Of course yes, because our coffee was better valued and the relationship with customers is a more direct relationship that we know they want or seek a long-term relationship, that helps us not to depend on the local market.
What experiences have shaped your approach to agriculture?
Life and work on the farm is hard work but it is very satisfying when you are always pursuing quality.
Pests and diseases sometimes hit us a lot, but can be fought with good management of the plantation.
The internships and workshops.
The final market that we are just accessing and we feel that our coffee is valued, thus we improve our quality of life—we have more income and more opportunities.

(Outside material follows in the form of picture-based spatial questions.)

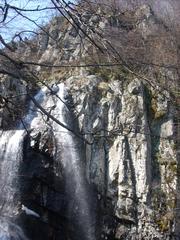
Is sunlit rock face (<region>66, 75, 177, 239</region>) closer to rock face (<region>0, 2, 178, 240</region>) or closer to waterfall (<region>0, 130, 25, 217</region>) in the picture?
rock face (<region>0, 2, 178, 240</region>)

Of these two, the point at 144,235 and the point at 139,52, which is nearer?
the point at 144,235

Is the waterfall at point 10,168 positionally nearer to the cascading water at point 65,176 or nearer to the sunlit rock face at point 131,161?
the cascading water at point 65,176

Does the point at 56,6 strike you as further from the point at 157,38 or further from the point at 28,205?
the point at 157,38

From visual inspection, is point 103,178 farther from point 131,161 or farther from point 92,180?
point 131,161

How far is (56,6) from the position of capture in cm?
295

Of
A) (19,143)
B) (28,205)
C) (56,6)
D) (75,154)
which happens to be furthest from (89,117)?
(56,6)

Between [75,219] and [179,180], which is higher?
[179,180]

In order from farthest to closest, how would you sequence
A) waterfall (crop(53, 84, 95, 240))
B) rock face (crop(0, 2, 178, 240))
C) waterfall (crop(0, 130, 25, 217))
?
1. waterfall (crop(53, 84, 95, 240))
2. rock face (crop(0, 2, 178, 240))
3. waterfall (crop(0, 130, 25, 217))

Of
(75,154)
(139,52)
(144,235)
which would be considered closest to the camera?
(144,235)

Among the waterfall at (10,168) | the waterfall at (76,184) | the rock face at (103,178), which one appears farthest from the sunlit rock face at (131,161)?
the waterfall at (10,168)

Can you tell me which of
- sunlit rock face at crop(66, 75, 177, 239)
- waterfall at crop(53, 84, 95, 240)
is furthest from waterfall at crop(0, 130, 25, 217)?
sunlit rock face at crop(66, 75, 177, 239)

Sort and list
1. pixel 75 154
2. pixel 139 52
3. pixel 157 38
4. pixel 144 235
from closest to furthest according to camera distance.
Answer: pixel 144 235, pixel 75 154, pixel 139 52, pixel 157 38

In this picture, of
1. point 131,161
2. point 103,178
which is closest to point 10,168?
point 103,178

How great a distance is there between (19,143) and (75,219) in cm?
279
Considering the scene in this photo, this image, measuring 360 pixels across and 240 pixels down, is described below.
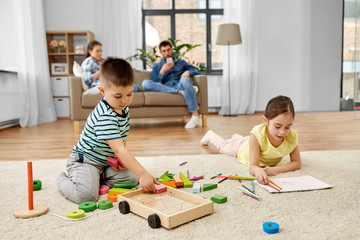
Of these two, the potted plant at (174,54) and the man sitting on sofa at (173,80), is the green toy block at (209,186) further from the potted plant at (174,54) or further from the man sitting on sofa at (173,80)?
the potted plant at (174,54)

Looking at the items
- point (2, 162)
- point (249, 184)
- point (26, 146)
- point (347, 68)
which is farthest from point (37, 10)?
point (347, 68)

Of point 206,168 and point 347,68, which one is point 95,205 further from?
point 347,68

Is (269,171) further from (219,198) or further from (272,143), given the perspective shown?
(219,198)

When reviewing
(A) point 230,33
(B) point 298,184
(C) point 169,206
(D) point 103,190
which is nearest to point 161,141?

As a producer, when I started I did not have anything, now everything I have is thanks to coffee and work in the cafe, that’s why I am convinced that it is a path to sustainability.
How big is your farm?
The Shimir – 4.5 has
El Salino – 5 has
The Ball – 3 has
Together with my brothers and my parents we have 47 hectares of coffee.
How many full-time employees do you have?
The only ones who are full time are the owners of the farms in this case it’s me, my brothers and my parents. Altogether we are ten.
Is it difficult to get your workers to follow quality standards?
At first it was very difficult to work on the issue of selective harvest, but now they are more aligned and I think it is something that will be improving harvest after harvest.
How do you get information about market trends?
Internet, newsletters, reports and be aware, technology has helped us a lot and gives us more ease, now we have wifi on the farm and that helps us communicate better and make more accurate decisions.
What varietals do you cultivate?
50% of everything is Caturra, then Bourbon Pache and Mundo Novo.
We have new plantations of Geisha and Icatu.
Do you have a favorite varietal?
Caturra and Bourbon.
Is there any difficulty that the coffee industry has presented to you?
Not for the moment.
What improvements do you expect to make in the future?
Continue to improve quality, implement a good laboratory with the Origin Coffee Lab, technical assistance and the benefit plant.
Housing plan for workers and our families.